- Location: Allamakee County, Iowa
- Coordinates: 43°9′18″N 91°14′36″W﻿ / ﻿43.15500°N 91.24333°W
- Area: 8,900 acres (3,600 ha)
- Established: 1935
- Administrator: Iowa Department of Natural Resources
- Website: Official website
- Yellow River State Forest Fire Tower
- U.S. National Register of Historic Places
- Area: Less than one acre
- Built: 1962
- Built by: Bob Menery
- NRHP reference No.: 100006909
- Added to NRHP: September 14, 2021

= Yellow River State Forest =

State forest in Iowa, United States

Yellow River State Forest (YRSF) is mostly forested land owned by the Iowa Department of Natural Resources. It is located in the southeastern corner of Allamakee County, the most northeasterly of Iowa's counties. It is adjacent to the Upper Mississippi River National Wildlife and Fish Refuge and is just north of Effigy Mounds National Monument in the bluff region of the Upper Mississippi River.

* **Task requirements**
According to the Yellow River State Forest text, which county is the forest in? The records aren't needed for anything here.

* **Excerpted records**

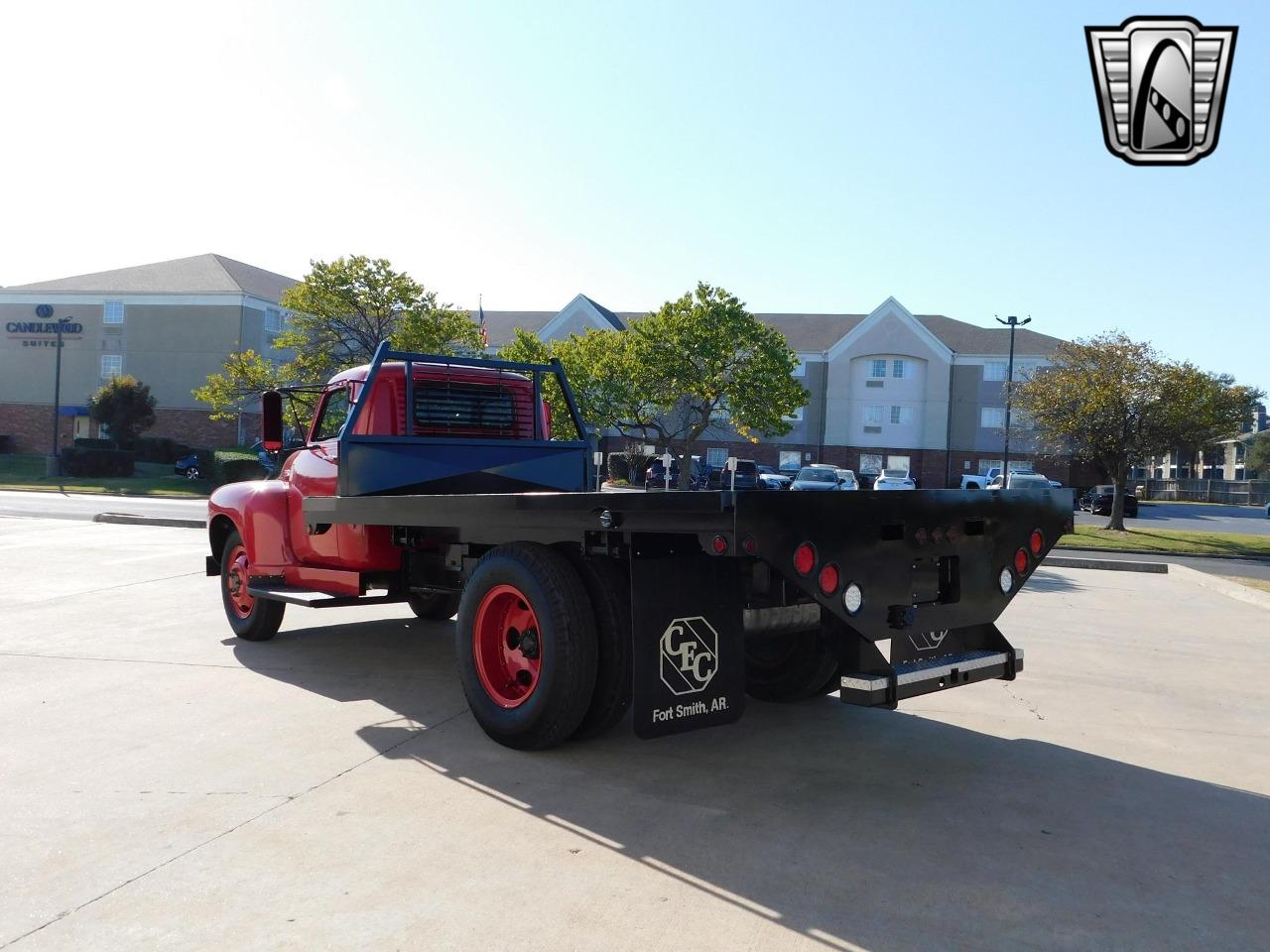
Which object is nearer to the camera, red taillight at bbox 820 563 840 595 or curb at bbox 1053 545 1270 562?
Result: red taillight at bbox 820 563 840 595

==

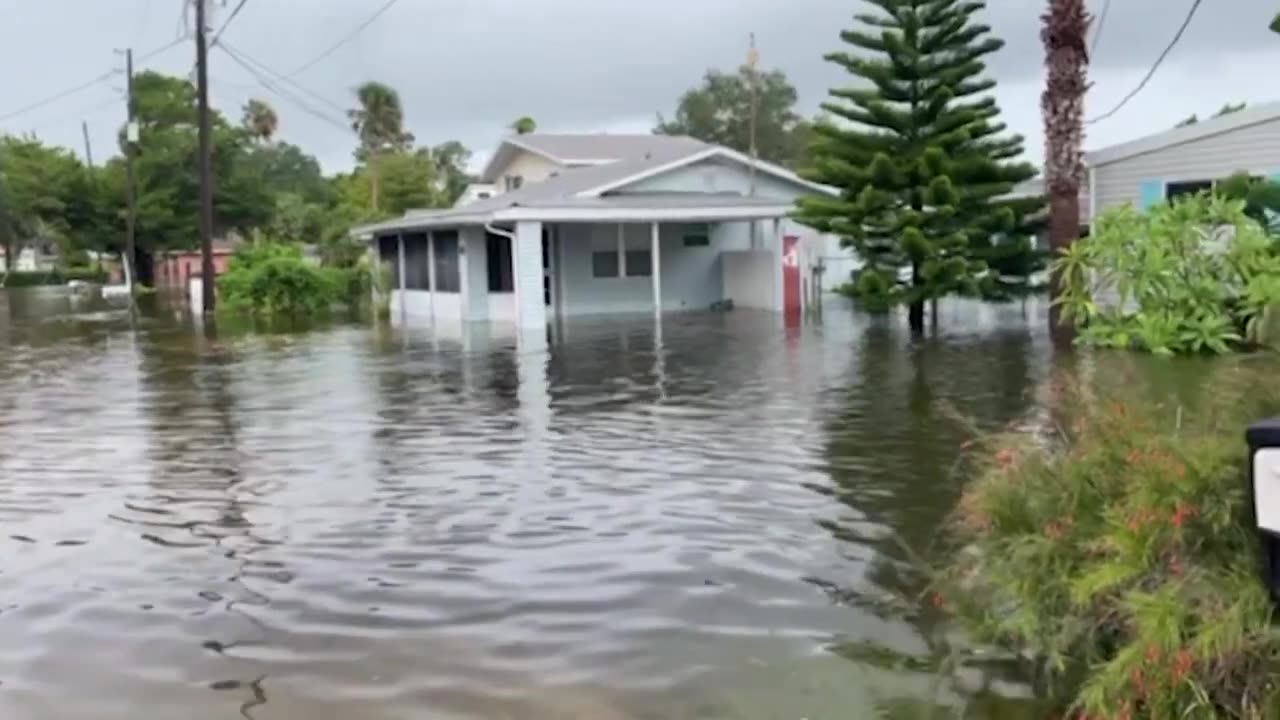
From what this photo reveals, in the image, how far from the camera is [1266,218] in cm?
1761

* **Response to the exercise**
Allamakee County, Iowa.